-- EXERCISE INPUTS follows --
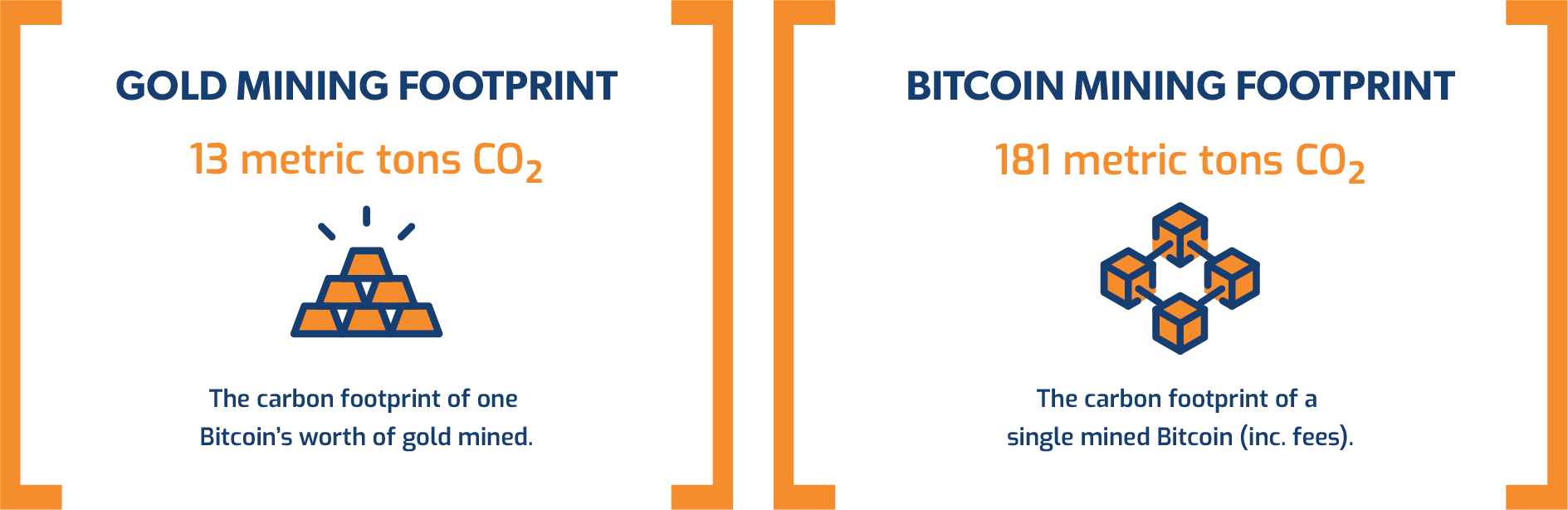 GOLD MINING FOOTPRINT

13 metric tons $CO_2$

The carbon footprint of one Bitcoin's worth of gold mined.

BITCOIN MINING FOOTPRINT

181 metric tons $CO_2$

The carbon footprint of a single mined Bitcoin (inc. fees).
-- EXERCISE INPUTS concluded --
-- EXERCISE INPUTS follows --
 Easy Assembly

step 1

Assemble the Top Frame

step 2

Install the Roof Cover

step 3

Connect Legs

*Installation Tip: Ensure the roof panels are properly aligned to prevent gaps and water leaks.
-- EXERCISE INPUTS concluded --
-- EXERCISE INPUTS follows --
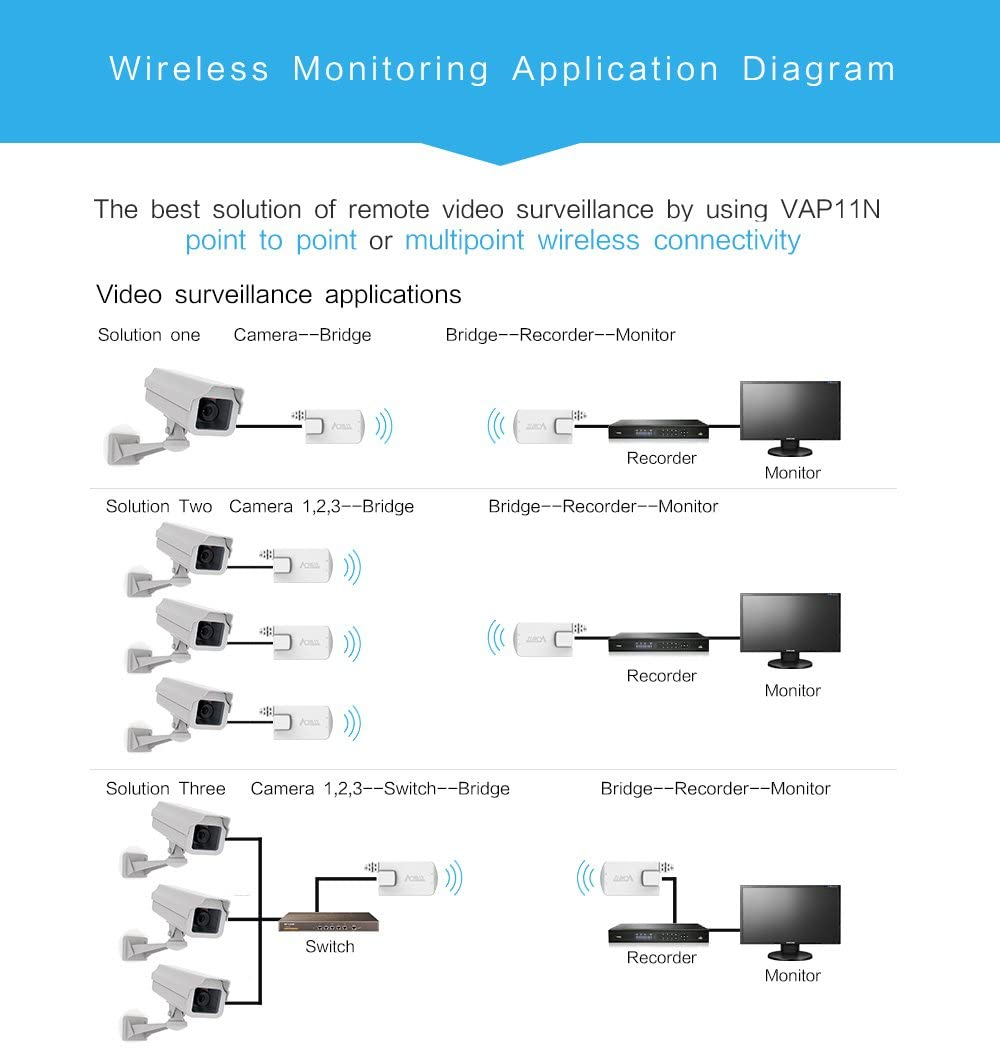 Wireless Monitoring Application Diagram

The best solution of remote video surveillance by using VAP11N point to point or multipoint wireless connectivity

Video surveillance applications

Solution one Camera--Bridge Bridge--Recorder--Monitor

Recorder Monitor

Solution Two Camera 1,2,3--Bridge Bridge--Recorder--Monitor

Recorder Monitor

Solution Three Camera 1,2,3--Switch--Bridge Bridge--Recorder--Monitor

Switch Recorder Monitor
-- EXERCISE INPUTS concluded --
PROBLEM DESCRIPTION :: Every line above that holds the word "carbon" is to be found and copied.

THE COMPLETED TASK ::
The carbon footprint of one Bitcoin's worth of gold mined.
The carbon footprint of a single mined Bitcoin (inc. fees).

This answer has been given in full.